• [What is required]: Convert all of the material into a numbered list, leaving out the blank lines.

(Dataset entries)
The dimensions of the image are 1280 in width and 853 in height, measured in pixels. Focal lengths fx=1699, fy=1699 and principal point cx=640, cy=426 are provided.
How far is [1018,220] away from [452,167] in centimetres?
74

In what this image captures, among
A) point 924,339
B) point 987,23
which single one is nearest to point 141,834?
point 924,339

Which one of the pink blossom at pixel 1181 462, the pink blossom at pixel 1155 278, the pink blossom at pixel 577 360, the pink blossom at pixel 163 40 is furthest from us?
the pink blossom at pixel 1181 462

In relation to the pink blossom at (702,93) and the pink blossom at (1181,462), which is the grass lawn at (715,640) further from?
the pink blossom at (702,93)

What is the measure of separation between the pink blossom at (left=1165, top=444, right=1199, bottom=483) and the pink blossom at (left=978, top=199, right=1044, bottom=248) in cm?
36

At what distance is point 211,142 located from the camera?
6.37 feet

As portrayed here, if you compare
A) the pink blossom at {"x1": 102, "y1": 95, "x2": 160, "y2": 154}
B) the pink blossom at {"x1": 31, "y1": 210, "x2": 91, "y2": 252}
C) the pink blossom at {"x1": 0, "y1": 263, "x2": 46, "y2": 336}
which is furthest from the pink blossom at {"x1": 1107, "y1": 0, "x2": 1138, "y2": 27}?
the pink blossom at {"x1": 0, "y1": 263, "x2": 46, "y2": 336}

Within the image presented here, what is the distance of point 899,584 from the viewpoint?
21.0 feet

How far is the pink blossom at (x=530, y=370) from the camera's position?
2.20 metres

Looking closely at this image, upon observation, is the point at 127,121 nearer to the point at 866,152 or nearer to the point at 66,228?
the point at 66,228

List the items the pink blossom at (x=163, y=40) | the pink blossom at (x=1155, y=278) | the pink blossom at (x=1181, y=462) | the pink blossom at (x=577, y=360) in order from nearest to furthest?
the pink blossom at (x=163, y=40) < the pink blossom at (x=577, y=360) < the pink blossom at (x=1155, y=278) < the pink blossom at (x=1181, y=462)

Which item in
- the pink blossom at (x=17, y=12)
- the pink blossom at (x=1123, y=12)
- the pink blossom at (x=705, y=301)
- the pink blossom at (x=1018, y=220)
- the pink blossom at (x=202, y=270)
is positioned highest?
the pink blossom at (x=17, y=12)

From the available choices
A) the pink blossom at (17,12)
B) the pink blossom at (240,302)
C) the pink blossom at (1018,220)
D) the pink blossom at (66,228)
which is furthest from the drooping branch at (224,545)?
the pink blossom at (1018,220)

• [Response]:
1. The dimensions of the image are 1280 in width and 853 in height, measured in pixels. Focal lengths fx=1699, fy=1699 and principal point cx=640, cy=426 are provided.
2. How far is [1018,220] away from [452,167] in centimetres?
3. 74
4. In what this image captures, among
5. A) point 924,339
6. B) point 987,23
7. which single one is nearest to point 141,834?
8. point 924,339
9. Which one of the pink blossom at pixel 1181 462, the pink blossom at pixel 1155 278, the pink blossom at pixel 577 360, the pink blossom at pixel 163 40 is furthest from us?
10. the pink blossom at pixel 1181 462
11. In relation to the pink blossom at (702,93) and the pink blossom at (1181,462), which is the grass lawn at (715,640) further from?
12. the pink blossom at (702,93)
13. What is the measure of separation between the pink blossom at (left=1165, top=444, right=1199, bottom=483) and the pink blossom at (left=978, top=199, right=1044, bottom=248) in cm?
14. 36
15. At what distance is point 211,142 located from the camera?
16. 6.37 feet
17. As portrayed here, if you compare
18. A) the pink blossom at {"x1": 102, "y1": 95, "x2": 160, "y2": 154}
19. B) the pink blossom at {"x1": 31, "y1": 210, "x2": 91, "y2": 252}
20. C) the pink blossom at {"x1": 0, "y1": 263, "x2": 46, "y2": 336}
21. which is furthest from the pink blossom at {"x1": 1107, "y1": 0, "x2": 1138, "y2": 27}?
22. the pink blossom at {"x1": 0, "y1": 263, "x2": 46, "y2": 336}
23. Within the image presented here, what is the distance of point 899,584 from the viewpoint?
24. 21.0 feet
25. How far is the pink blossom at (x=530, y=370) from the camera's position?
26. 2.20 metres
27. Looking closely at this image, upon observation, is the point at 127,121 nearer to the point at 866,152 or nearer to the point at 66,228?
28. the point at 66,228
29. List the items the pink blossom at (x=163, y=40) | the pink blossom at (x=1155, y=278) | the pink blossom at (x=1181, y=462) | the pink blossom at (x=577, y=360) in order from nearest to furthest?
30. the pink blossom at (x=163, y=40) < the pink blossom at (x=577, y=360) < the pink blossom at (x=1155, y=278) < the pink blossom at (x=1181, y=462)
31. Which item in
32. - the pink blossom at (x=17, y=12)
33. - the pink blossom at (x=1123, y=12)
34. - the pink blossom at (x=705, y=301)
35. - the pink blossom at (x=1018, y=220)
36. - the pink blossom at (x=202, y=270)
37. is positioned highest?
38. the pink blossom at (x=17, y=12)
39. From the available choices
40. A) the pink blossom at (17,12)
41. B) the pink blossom at (240,302)
42. C) the pink blossom at (1018,220)
43. D) the pink blossom at (66,228)
44. which is furthest from the drooping branch at (224,545)?
45. the pink blossom at (1018,220)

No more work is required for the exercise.